--- Text Enclosed Below ---

A Missouri restaurant worker used the labor shortage to get a new job at Domino’s, win a quick promotion, and buy a second vehicle, a report says

The labor shortage is giving many workers the upper hand.

  • Some workers say they’re seeing better career opportunities in a tight US labor market.
  • A Domino’s worker in Missouri said he secured a speedy promotion and more pay because of this.
  • Experts say employees have the upper hand for the first time in years.
  • See more stories on Insider’s business page.

The tight labor market in the US is helping some workers secure better-paying jobs and win quick promotions. Keith Lane is among them.

Lane told local Missouri news site Springfield News-Leader that he was laid off from his job at McAlister’s Deli in Springfield-Branson Airport early in the pandemic, and was out of work for four months. He later returned to McAlister’s, briefly, but then secured what he said was a better job at Domino’s Pizza in Springfield.

According to Springfield News-Leader, Domino’s promoted Lane to assistant manager within six months. Lane said that this helped him to buy a second vehicle, using the cash he pulled in from working the extra hours that were on offer.

Lane and others have taken advantage of the tight labor market by switching out of lower-paying or less desirable jobs. Some are even rage-quitting knowing that there are plenty more job opportunities around.

Businesses across the US are struggling to find workers. There were a record 10.1 million job openings in June, according to the Bureau of Labor Statistics.

Many are calling it a job-seekers’ market, where, for the first time in years, employees have the upper hand. And some businesses are going to extreme lengths to hire new workers, beyond wage increases, bonuses, and perks.

--- End of Enclosed Text ---
--- Dataset records Enclosed Below ---

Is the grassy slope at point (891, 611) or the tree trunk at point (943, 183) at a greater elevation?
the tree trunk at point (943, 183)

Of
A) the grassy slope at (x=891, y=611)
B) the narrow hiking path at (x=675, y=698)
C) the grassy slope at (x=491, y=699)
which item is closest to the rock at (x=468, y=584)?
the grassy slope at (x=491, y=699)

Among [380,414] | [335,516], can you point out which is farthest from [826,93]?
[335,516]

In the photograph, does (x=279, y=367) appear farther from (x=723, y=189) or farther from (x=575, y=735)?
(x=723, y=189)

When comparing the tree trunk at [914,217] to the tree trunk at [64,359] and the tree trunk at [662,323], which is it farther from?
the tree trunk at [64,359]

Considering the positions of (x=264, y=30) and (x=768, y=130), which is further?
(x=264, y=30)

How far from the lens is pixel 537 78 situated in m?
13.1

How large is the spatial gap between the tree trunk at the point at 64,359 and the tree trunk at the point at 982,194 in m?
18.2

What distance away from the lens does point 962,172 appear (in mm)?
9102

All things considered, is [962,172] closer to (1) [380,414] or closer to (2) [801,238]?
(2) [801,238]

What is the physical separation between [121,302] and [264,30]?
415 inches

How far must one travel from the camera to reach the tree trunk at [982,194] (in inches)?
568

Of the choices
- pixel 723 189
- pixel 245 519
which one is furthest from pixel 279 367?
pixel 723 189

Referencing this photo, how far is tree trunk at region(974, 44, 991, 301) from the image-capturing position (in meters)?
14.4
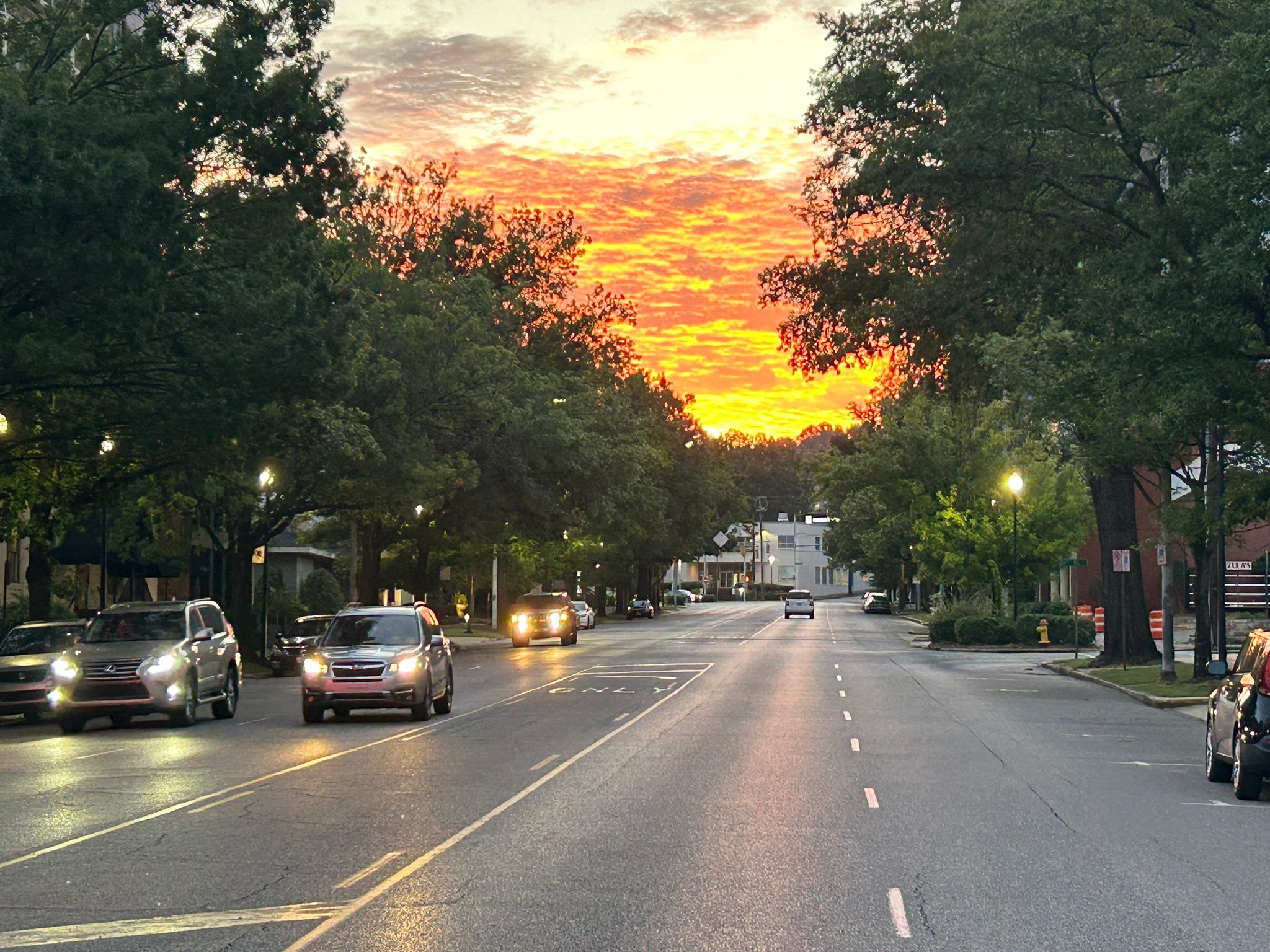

--- End of Enclosed Dataset records ---

◆ Tasks for this exercise
A – According to the article on the labor shortage, why are some workers rage-quitting? Answer in one to three sentences.
B – From the article on the labor shortage, quote the passage starting at "Businesses across the" and ending at "of Labor Statistics.".

◆ Answers given
A – Some workers are rage-quitting because they know there are plenty more job opportunities around.

B –
Businesses across the US are struggling to find workers. There were a record 10.1 million job openings in June, according to the Bureau of Labor Statistics.